ONE TRAIN ECCS DECLARED INOPERABLE DUE TO VOID IN "A" RHR HEAT EXCHANGER

"On 8/21/10 at 1700 [CDT] with the Unit in Mode 1, 100% power, Engineering personnel provided information to the Control Room that a known void in the 'A' Residual Heat Removal (RHR) heat exchanger could move from the heat exchanger to other locations in the Emergency Core Cooling System (ECCS). The analysis provided by a vendor indicates that during a specific RCS leak scenario with a failure of the A' RHR Pump, our [Unit 1] piping configuration could potentially allow the void to be swept from the 'A' RHR heat exchanger and be transported to the 'A' Centrifugal Charging Pump (CCP) and 'A' Safety Injection Pump (SIP) while in the cold leg recirculation mode of operation. This condition results in one train of ECCS being inoperable. The ECCS safety function is maintained due to redundant and interconnecting piping, in both injection and recirculation phases of operation.
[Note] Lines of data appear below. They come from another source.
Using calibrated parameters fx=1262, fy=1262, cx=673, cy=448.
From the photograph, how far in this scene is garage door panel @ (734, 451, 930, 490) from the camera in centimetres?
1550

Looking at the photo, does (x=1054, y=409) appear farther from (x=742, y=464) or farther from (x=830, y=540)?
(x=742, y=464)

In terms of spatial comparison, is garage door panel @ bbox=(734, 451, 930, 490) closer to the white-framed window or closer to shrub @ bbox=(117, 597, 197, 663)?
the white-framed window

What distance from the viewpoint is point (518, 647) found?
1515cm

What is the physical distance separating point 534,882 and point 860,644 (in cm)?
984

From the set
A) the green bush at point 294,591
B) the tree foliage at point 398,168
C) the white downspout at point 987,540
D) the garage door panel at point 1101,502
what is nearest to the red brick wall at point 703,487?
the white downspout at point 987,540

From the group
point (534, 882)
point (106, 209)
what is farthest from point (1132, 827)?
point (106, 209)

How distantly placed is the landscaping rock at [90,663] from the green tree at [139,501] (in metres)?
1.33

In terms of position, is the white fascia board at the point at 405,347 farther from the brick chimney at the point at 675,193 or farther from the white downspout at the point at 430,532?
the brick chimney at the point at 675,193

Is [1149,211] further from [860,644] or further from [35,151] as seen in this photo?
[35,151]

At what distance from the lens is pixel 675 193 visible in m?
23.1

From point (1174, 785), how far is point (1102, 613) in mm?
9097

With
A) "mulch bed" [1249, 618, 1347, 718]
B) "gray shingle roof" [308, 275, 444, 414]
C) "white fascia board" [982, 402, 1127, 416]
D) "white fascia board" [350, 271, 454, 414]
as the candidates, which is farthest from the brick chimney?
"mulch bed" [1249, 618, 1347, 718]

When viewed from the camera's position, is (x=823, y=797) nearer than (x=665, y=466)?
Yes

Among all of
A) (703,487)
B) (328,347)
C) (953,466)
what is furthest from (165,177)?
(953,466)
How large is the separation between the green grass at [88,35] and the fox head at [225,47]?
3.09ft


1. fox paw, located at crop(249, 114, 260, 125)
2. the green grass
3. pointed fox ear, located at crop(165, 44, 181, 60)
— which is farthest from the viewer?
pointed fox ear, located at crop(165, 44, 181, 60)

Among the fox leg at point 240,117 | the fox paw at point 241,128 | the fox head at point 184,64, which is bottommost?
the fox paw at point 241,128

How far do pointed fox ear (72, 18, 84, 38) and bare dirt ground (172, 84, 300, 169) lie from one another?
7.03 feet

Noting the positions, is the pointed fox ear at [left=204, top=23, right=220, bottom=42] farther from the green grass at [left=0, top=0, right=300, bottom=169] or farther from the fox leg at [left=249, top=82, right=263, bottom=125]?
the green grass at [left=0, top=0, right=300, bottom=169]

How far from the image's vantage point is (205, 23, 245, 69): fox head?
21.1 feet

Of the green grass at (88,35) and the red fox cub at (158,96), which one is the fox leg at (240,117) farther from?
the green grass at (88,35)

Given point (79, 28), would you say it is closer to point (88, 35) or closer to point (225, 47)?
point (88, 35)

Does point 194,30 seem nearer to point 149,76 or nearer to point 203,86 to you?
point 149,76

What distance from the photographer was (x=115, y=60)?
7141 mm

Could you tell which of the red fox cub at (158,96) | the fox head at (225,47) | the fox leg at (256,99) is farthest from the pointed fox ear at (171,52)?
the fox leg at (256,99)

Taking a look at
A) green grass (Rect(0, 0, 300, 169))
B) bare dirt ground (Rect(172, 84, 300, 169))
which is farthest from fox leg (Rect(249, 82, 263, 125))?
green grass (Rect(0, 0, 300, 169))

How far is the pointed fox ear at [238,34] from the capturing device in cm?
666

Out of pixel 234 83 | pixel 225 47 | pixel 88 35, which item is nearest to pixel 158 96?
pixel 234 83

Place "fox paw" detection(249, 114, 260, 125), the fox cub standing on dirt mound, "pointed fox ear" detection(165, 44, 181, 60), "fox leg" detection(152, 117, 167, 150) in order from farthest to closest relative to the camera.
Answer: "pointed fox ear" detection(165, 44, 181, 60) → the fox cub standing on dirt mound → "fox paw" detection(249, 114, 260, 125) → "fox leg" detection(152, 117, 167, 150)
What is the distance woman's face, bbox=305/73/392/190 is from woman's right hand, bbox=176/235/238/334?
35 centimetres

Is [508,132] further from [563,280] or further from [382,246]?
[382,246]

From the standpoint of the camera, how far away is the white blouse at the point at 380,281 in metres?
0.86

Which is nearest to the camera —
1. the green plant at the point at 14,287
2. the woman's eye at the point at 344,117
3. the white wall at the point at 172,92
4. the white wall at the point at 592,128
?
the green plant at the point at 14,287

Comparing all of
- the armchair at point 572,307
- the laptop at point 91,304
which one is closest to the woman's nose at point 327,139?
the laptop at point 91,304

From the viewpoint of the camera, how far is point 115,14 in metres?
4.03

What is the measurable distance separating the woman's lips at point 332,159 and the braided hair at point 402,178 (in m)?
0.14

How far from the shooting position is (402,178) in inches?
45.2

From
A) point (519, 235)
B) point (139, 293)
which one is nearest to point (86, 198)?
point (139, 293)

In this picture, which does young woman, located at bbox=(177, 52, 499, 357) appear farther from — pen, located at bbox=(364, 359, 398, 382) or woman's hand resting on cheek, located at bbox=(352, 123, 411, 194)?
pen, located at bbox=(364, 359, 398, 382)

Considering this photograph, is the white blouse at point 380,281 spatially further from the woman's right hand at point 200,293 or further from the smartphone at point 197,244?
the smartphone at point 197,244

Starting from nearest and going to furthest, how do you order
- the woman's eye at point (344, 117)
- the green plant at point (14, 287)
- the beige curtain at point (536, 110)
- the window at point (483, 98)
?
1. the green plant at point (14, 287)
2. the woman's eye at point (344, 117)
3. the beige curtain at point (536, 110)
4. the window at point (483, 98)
"The NRC Resident has been informed."

The licensee declared one train of ECCS inoperable placing Unit 1 in the 72-hour Technical Specification [TS] 3.5.2, Condition A, Action A.1. Corrective actions are on going to remove the void and exit the TS Action Statement.

To top of page
Power Reactor Event Number: 46197
Facility: ARKANSAS NUCLEAR
Region: 4 State: AR
Unit: [ ] [2] [ ]
RX Type: [1] B&W-L-LP,[2] CE
NRC Notified By: DAVID DAVENPORT
HQ OPS Officer: PETE SNYDER
Notification Date: 08/23/2010
Notification Time: 04:42 [ET]
Event Date: 08/23/2010
Event Time: 03:30 [CDT]
Last Update Date: 08/23/2010
Emergency Class: NON EMERGENCY
10 CFR Section:
50.72(b)(2)(i) - PLANT S/D REQD BY TS
Person (Organization):
GEOFFREY MILLER (R4DO)

Unit SCRAM Code RX CRIT Initial PWR Initial RX Mode Current PWR Current RX Mode
2 N Y 100 Power Operation 68 Power Operation

Event Text

SHUTDOWN DUE TO PLANNED EMERGENCY DIESEL GENERATOR OUTAGE EXCEEDING ALLOWED TIME

"This is a 4 hour non-emergency 10 CFR 50.72(b)(2)(i) notification due to a Technical Specification required shutdown. 2EDG-2 (Unit 2 Emergency Diesel Generator #2) is currently inoperable due to a planned outage which has exceeded the allowed 14 day time clock IAW [in accordance with] TS 3.8.1.1. This requires that Unit 2 be in at least Hot Standby within the next 6 hours and in Cold Shutdown within the following 30 hours. Unit 2 is currently at 68% power and shutting down to comply with Technical Specifications."

The licensee notified the Arkansas Department of Health and the NRC Resident Inspector.